▶ WHAT TO DO:
In the Global Gladiators text, who originally programmed the game for the Sega Genesis?

▶ GIVEN TEXT:

- North American cover art
- Developer: Virgin Games
- Publisher: Virgin Games
- Producer: David Luehmann
- Designer: David Bishop
- Programmer: David Perry
- Artists: Mike Dietz; Christian Laursen;
- Composer: Tommy Tallarico
- Platforms: Sega Genesis, Master System, Game Gear, Amiga
- Release: NA: November 1992; EU: April 1993;
- Genre: Platform
- Mode: Single-player

= Global Gladiators =

1992 video game

Global Gladiators is a 1992 platform game developed by Virgin Games, originally programmed by David Perry for the Sega Genesis and eventually ported by other Virgin Games teams in Europe to the Master System, Game Gear, and Amiga. The game is based on the McDonald's fast food chain and has a strong environmentalist message. The game is a spiritual successor to the NES game M.C. Kids, another McDonald's-themed game that also featured Mick and Mack as its playable characters.

▶ RECORDED INFORMATION:
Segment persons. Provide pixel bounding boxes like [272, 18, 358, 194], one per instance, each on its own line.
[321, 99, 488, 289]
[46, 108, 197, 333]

▶ ANSWER SECTION:
David Perry